Has anyone dealt with this problem before? Any ideas of an algorithm I
can use for a Python script to create a new, repaired CSV file?
TIA,
Ryan
-
http://mail.python.org/mailman/listinfo/python-list
谢谢Emile!工作几乎完美,但有什么方法我可以
适应这个引用包含逗号的字段吗?
TIA,
Ryan
Thanks Emile! Works almost perfectly, but is there some way I can
adapt this to quote fields that contain a comma in them?
TIA,
Ryan
8月4日下午5:49,Ryan Rosario< uclamath ... @ gmail.comwrote:
On Aug 4, 5:49 pm, Ryan Rosario <uclamath...@gmail.comwrote:
>
谢谢Emile!几乎完美的工作,但是有一些方法我可以
适应这个引用包含逗号的字段吗?
>
Thanks Emile!

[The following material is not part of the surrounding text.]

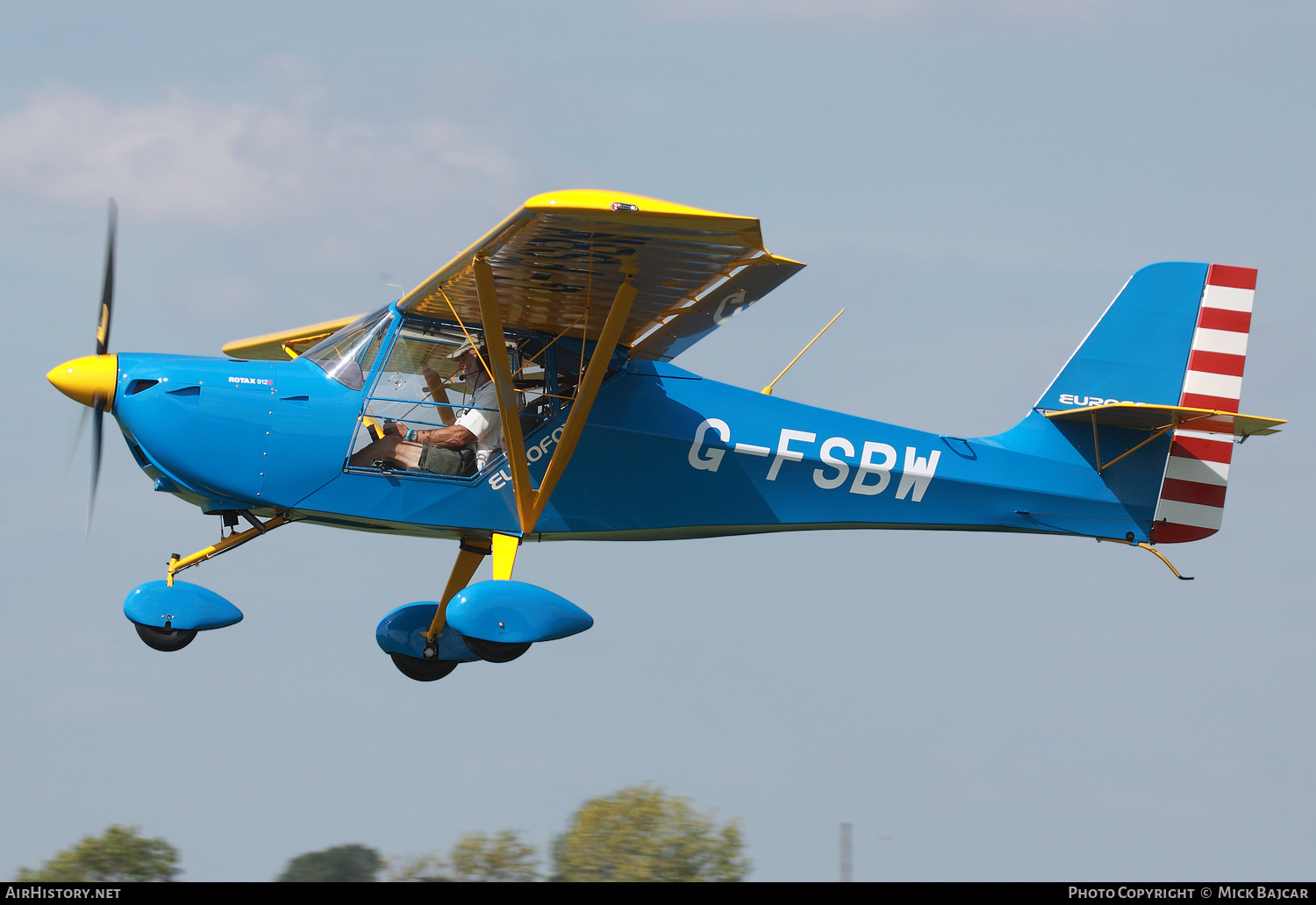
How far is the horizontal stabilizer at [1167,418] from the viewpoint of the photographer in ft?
32.3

Works almost perfectly, but is there some way I can
adapt this to quote fields that contain a comma in them?
你原来说的我有一个非常大的CSV文件,其中包含两个
引用字段(因为它们包含逗号)。你现在说那个
如果一个字段包含一个逗号,你是不是用引号括起来?或者
这是一个与原始问题无关的单独问题吗?
You originally said "I have a very large CSV file that contains double
quoted fields (since they contain commas)". Are you now saying that
if a field contained a comma, you didn''t wrap the field in quotes? Or
is this a separate question unrelated to your original problem?
这篇关于尝试修复无效的CSV文件的文章就介绍到这了,希望我们推荐的答案对大家有所帮助,也希望大家多多支持IT屋!